As someone who struggles with depression, anxiety, and post-traumatic stress syndrome, finding ways to have healthy relationships has been difficult.

I wish there was a pamphlet I could hand out like: "Hey! I Want to Cry a Lot — Here's What to Do!" or "Snacks and Cigarettes: A Handbook for Taking Care of Your Depressed Girlfriend" or "Sometimes I Eat Cereal in the Shower — A Guide to Me."

Unfortunately, that's not a thing, and explaining myself to a new prospect is super intimidating. In trying to figure out what kind of girlfriend — and person — I want to be, I've learned some helpful tips along the way. Here are 5 ways to be a better partner to your girlfriend who's struggling with her mental health.

1. Be a lover and friend, not a therapist.

One of the things I've learned is people don't like to see depression. What this means is you might find yourself trying to "fix" the problem.

The issue is that you can't. Depression can't be fixed. Just because a relationship is good, does no mean the sadness will go away. We don't need someone to fix us, we need a friend. Just listen.

Be there. You don't need to walk around on eggshells or hold late-night counseling sessions (though you might need to host one every once in a while). Just be you, and be present. Depression sucks, but those of us who struggle with it are strong. Don't make a job out of us.

2. Remember fun things aren't always fun.

Information provided
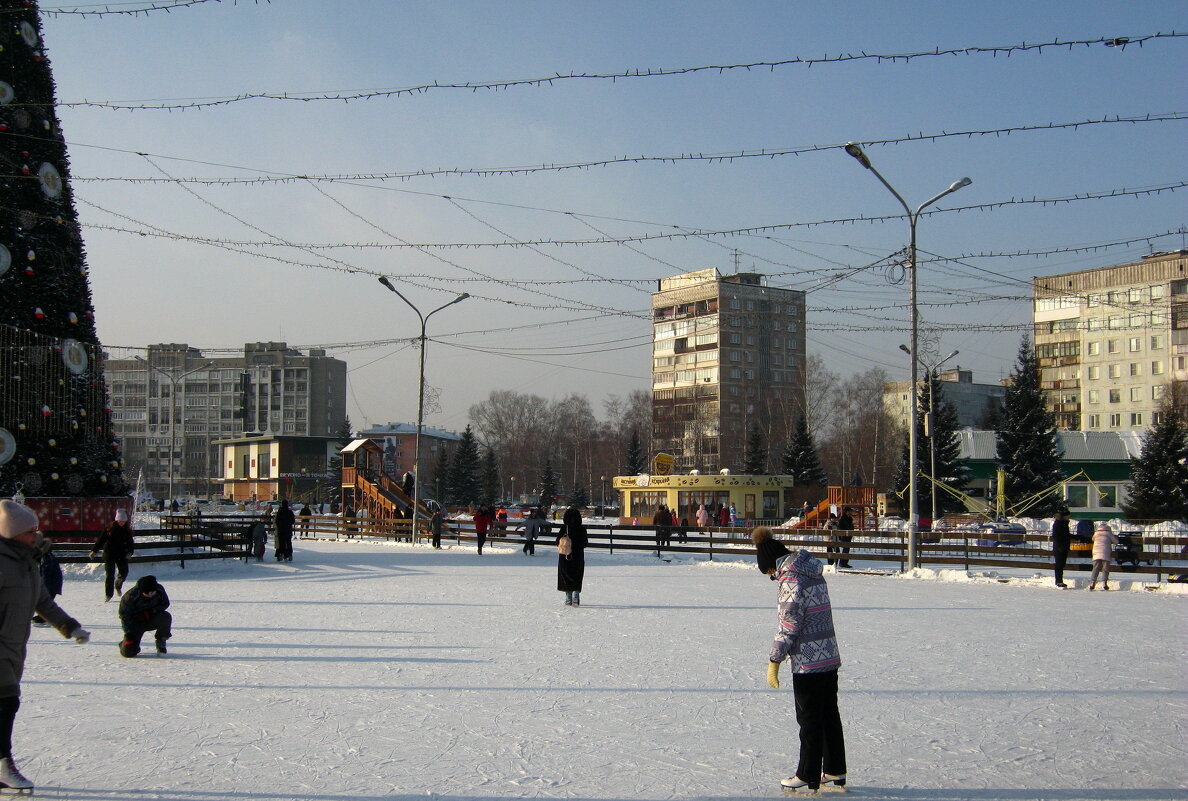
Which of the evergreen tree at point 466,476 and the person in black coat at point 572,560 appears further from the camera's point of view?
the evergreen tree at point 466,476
==
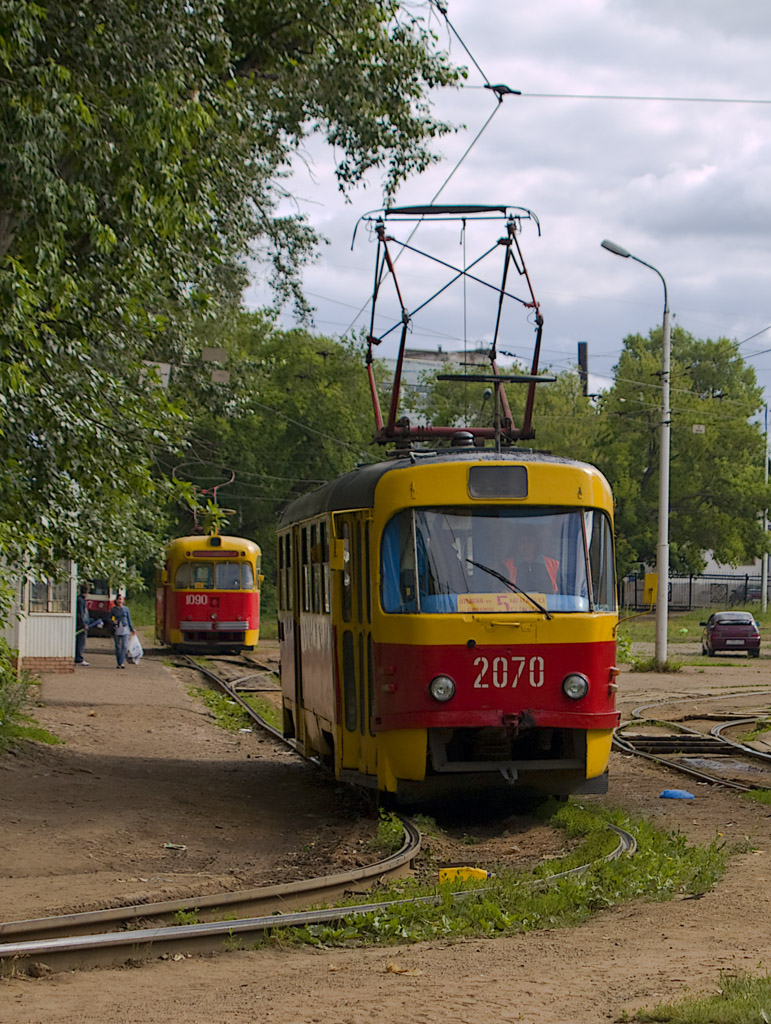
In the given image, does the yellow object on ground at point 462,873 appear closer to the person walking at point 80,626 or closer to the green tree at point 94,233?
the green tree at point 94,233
==
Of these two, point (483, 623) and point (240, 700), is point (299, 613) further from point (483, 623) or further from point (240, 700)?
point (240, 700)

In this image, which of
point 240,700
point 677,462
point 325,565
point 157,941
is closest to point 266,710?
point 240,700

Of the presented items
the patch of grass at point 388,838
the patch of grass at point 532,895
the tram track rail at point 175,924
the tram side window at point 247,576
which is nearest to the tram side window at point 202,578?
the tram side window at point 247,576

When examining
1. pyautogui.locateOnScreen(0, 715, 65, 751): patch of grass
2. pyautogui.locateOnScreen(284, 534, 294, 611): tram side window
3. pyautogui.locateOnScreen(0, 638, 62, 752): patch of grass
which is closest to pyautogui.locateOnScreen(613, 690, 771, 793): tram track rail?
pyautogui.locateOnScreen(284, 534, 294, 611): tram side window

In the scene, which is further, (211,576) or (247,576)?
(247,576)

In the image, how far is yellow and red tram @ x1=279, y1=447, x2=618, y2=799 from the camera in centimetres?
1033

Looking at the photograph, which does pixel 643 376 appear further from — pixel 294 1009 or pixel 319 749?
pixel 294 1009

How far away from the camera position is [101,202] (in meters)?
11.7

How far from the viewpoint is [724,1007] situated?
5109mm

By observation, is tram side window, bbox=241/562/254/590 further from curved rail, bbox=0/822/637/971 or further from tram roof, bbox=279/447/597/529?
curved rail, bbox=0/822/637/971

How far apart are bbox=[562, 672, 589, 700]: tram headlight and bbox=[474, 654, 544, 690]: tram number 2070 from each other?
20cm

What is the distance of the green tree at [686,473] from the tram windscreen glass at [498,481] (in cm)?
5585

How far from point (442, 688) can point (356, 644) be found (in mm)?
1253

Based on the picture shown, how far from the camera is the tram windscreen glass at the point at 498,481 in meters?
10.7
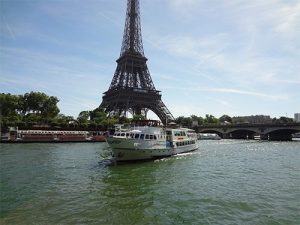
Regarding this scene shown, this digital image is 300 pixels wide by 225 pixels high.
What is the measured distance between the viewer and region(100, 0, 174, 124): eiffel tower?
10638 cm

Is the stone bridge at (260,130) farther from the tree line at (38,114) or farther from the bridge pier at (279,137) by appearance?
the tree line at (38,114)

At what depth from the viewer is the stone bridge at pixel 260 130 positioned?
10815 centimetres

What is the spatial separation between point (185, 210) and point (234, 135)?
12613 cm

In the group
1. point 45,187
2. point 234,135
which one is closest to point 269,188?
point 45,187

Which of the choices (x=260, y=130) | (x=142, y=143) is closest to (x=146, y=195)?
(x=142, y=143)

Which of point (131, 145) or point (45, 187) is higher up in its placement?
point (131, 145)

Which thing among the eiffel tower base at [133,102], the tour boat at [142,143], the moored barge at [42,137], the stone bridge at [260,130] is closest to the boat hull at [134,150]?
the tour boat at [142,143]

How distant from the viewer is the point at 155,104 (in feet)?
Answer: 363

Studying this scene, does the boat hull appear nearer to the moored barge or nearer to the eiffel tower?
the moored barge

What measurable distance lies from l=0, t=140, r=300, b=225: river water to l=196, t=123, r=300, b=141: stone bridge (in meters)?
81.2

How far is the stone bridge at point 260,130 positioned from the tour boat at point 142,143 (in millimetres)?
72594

What is required
Continue the piece on supporting a girlfriend with mental health struggles, picking up right after its last line. The records are separate from the text and have nothing to do with it.

Written reply
For example, I really love reading. But when's the last time I read a book for fun? Who knows, honestly. When you have depression, things you find enjoyment in sometimes might not feel fun at all. It feels like a chore.

Be willing to compromise. Be flexible. Try new things. Sometimes the thought of going out is incredibly overwhelming, and other times looking at the same four walls feels like being trapped in a cage.

Don't get upset when we don't want to go on an extravagant date the same day we had a bad episode. Don't get angry because tonight we don't want to grind on you at the club. Maybe next week.

3. Be proud of the "little" things.

Everything takes the energy we sometimes don't have. If you have a neurotypical brain a to-do list might be: wake up, get ready for work, go to work, eat dinner, clean up your apartment, go to sleep.

If you have depression your to-do list expands. Anything that requires energy goes on the list, so that six agenda day turns into: wake up, get out of bed, pick out clothes, get dressed, brush teeth, do makeup, eat something, get in car, go to work, get out of car, work for so many hours, go home... etc.

The same general tasks might have been done, but more things were put on the list to accomplish them.

If all I did today was get out of bed, get dressed, feed myself, shower, and do the dishes, that might be all I'm able to accomplish, but on a bad day that's a lot — especially when I spent an hour trying to convince myself that getting out of bed was a good idea. Be proud that we do what we can.

4. Be patient — especially about sleep.

The thing about depression is that it's exhausting. I'm always tired. Always.

When I go to bed at night, it might take me four hours to fall asleep because my brain is convinced I'll have nightmares or I'm thinking about something incessantly. But once I'm asleep, I'm ASLEEP.

My anxiety keeps me up, but my depression makes me exhausted. Don't laugh if we don't get out of bed at 2 p.m., or stay in bed all day to watch Netflix. We're tired. Nap dates are super underrated and very much appreciated.

5. Understand we want to give attention, but sometimes we can't.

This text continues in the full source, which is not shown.